Functional programming in R (with purrr)
Table of Contents
Introduction
What is functional programming?
It is a programming paradigm based on the evaluation of functions. This is opposed to imperative programming. While some languages are based strictly on functional programming (e.g. Haskell), R allows both imperative code (e.g. loops) and functional code (e.g. many base functions, the apply()
family, purrr
).
Iterations
Iterations are the repetition of a process (e.g. applying the same function to several variables, several datasets, or several files).
The classic methods in R are:
- loops
apply()
functions family
The purrr package
One of the tidyverse
core packages, purrr
was written in 2015 by Lionel Henry (also the maintainer), Hadley Wickham, and RStudio inc.
Goal
Purrr
is a set of tools allowing consistent functional programming in R in a tidyverse
style (using magrittr
pipes and following the same naming conventions found in other tidyverse
packages).
As Hadley Wickham says, in many ways, purrr
is the equivalent of the dplyr
, but while dplyr
focuses on data frames, purrr
works on vectors: it works on the elements of atomic vectors, lists, and data frames.
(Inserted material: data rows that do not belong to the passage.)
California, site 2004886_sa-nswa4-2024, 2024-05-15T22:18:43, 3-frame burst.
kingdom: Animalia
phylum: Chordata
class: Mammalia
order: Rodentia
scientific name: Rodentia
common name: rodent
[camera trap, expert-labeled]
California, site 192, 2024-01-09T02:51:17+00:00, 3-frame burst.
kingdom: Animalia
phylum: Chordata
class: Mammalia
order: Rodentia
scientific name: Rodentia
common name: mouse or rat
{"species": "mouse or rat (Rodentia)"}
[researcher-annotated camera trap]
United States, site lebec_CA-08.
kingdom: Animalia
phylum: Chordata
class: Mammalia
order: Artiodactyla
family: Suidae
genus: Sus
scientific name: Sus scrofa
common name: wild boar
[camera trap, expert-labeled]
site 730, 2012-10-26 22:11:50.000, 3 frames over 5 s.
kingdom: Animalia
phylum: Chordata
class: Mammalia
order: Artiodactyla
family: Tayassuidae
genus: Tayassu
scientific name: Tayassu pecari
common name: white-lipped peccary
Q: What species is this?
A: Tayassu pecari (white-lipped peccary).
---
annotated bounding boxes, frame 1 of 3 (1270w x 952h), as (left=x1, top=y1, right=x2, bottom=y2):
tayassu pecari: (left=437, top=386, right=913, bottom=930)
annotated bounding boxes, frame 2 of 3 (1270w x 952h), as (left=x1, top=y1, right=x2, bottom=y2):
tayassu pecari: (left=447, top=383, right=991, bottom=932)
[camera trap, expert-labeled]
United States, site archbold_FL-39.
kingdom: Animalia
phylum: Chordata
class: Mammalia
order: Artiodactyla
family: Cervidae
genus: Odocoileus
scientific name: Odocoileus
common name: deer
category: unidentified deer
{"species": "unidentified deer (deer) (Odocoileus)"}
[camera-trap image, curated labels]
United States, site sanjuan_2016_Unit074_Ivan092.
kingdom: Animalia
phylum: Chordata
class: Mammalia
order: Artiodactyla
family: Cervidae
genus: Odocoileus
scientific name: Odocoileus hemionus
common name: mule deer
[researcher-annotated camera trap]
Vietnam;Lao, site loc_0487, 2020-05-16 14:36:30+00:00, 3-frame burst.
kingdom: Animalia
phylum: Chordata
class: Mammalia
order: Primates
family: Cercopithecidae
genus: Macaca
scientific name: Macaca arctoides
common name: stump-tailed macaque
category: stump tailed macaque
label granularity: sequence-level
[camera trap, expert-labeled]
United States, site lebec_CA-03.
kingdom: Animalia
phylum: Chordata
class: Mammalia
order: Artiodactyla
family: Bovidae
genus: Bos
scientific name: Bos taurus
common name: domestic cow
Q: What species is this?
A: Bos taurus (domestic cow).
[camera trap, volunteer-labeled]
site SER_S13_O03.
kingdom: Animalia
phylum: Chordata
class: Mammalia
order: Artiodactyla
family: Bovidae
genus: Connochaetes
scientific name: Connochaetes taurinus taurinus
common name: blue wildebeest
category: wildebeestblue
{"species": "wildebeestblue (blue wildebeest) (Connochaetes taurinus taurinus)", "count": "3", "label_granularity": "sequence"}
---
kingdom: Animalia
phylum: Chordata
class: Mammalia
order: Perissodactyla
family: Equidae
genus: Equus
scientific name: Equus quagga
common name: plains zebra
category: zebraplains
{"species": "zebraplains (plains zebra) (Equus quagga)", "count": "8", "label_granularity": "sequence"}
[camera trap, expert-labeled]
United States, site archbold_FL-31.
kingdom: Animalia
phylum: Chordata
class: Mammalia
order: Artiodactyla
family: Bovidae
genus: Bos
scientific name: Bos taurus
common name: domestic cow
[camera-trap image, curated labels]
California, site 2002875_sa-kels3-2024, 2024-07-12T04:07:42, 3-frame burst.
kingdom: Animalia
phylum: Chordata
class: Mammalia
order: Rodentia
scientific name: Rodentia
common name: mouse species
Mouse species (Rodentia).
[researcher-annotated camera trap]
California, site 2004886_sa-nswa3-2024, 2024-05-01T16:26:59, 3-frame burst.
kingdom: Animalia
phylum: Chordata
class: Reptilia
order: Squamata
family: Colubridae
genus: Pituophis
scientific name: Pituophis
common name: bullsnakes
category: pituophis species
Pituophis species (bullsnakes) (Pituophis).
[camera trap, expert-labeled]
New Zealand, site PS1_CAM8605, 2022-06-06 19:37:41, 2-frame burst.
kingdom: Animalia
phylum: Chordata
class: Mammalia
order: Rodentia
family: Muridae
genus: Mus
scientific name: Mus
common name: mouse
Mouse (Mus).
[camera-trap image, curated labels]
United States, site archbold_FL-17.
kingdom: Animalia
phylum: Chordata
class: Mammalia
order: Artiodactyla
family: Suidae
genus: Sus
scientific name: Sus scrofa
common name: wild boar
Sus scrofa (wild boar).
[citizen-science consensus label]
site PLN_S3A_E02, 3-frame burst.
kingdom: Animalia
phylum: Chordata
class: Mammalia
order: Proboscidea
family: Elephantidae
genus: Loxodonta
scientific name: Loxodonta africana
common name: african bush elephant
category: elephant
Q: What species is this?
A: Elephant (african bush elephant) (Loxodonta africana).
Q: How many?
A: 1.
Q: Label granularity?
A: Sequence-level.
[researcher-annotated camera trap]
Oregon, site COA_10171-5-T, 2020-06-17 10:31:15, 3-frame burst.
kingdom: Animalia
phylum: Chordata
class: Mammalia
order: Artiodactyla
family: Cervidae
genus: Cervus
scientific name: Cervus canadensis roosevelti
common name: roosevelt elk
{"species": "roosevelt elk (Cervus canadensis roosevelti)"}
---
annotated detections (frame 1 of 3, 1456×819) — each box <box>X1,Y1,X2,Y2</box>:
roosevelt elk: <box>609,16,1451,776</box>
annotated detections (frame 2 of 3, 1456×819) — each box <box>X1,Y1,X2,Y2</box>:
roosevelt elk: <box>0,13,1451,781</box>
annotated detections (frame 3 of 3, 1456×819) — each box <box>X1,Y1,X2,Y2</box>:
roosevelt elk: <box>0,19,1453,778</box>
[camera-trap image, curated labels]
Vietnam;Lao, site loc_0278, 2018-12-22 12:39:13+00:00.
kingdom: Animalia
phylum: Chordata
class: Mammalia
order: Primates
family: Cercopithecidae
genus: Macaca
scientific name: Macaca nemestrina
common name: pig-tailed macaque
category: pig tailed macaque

Since R's most basic data structure is the vector, this makes purrr
extremely powerful and flexible.
Logistics
Install it with:
install.packages("tidyverse") ## or install.packages("purrr")
Load it with:
library(tidyverse) ## or library(purrr)
As always, once the package is loaded, you can get information on the package with:
?purrr
and on any of its functions with:
?function ## e.g. for the map function ?map
Let's dive in
Load packages
First, let's load the packages that we will use. It is always a good idea to write all the packages that you will be using at the top of the script. This will help others, using your script, to know what is required to run it.
library(tidyverse) # we will use purrr and other core packages library(magrittr) # we will use several types of pipes
Create some fake banding data
Let's create some imaginary bird banding data:
banding <- tibble( bird = paste0("bird", 1:50), sex = sample(c("F", "M"), 50, replace = T), population = sample(LETTERS[1:3], 50, replace = T), mass = rnorm(50, 43, 4) %>% round(1), tarsus = rnorm(50, 27, 1) %>% round(1), wing = rnorm(50, 112, 3) %>% round(0) ) banding
Map: apply functions to elements of a list
Imagine that you want to calculate the mean for each of the morphometric measurements (mass, tarsus, and wing).
How would you usually do this?
Spend 5 minutes writing code you would usually use.
To apply functions to elements of a list, you can use map
, one of the key function of the purrr
package.
Usage
map(.x, .f, ...)
.x a list or atomic vector .f a function, formula, or atomic vector ... additional arguments passed to .f
For every element of .x
, apply .f
.
What we have, in the simplest case, is:
map(list, function)
In our example
How could we use map()
to calculate the means of all 3 measurement types?
A data frame is a list! It is a list of vectors.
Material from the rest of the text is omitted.